**Text under study:**
A team of government doctors and Red Cross personnel visited one makeshift camp in the area and found “there was no standing shelter or pit latrine. The IDPs had no food and had to feed on coconuts solely. The children were quite exposed to the cold weather and had to sleep on the wet and swampy terrain with no warm clothing.”
The team delivered plastic sheeting, collapsible jerricans, mosquito nets, soaps, water purifiers, kitchen sets, rice, cooking oil and beans.
Speaking after the Tana River killings, Red Cross Secretary General Abbas Gullet said more than 200 people had lost their lives during clashes between communities since the start of the year, a phenomenon he linked to general elections scheduled for March 2013.
“Our country was rocked by pre-election induced violence in 1992, 1997 and 2002. In 2008, we experienced the worst post-election violence. It’s clear we have not learned or made any commitment to end this pattern of political-related violence, killings, suffering and loss of properties,” he said.

**Given data:**
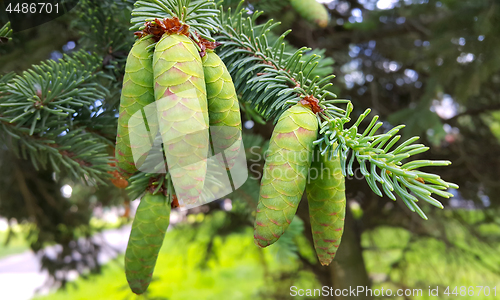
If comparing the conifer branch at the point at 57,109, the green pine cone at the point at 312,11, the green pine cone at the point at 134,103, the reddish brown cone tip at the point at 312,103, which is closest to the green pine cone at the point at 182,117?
the green pine cone at the point at 134,103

**Apply what you read:**
A) Duplicate the part of the Tana River passage that opens with the words containing "A team of government" and closes with "for March 2013.".
B) Answer these questions from the Tana River passage:
(i) What did the IDPs in the makeshift camp have to feed on?
(ii) How many people had lost their lives in clashes between communities since the start of the year, according to Abbas Gullet?
(iii) In which year did the country experience the worst post-election violence?
C) Summarize the Tana River passage in two sentences.
The lines that come after the passage are separate material.

**Numbered answers:**
A)
A team of government doctors and Red Cross personnel visited one makeshift camp in the area and found “there was no standing shelter or pit latrine. The IDPs had no food and had to feed on coconuts solely. The children were quite exposed to the cold weather and had to sleep on the wet and swampy terrain with no warm clothing.”
The team delivered plastic sheeting, collapsible jerricans, mosquito nets, soaps, water purifiers, kitchen sets, rice, cooking oil and beans.
Speaking after the Tana River killings, Red Cross Secretary General Abbas Gullet said more than 200 people had lost their lives during clashes between communities since the start of the year, a phenomenon he linked to general elections scheduled for March 2013.

B)
(i) Coconuts only.
(ii) More than 200.
(iii) 2008.

C) Government doctors and Red Cross personnel found a makeshift camp where IDPs had no standing shelter, no pit latrine and no food, so the team delivered supplies such as plastic sheeting, mosquito nets, water purifiers, rice and beans. Red Cross Secretary General Abbas Gullet said more than 200 people had died in clashes between communities since the start of the year, linked this to the March 2013 general elections, and said the country had not committed to ending its pattern of political-related violence.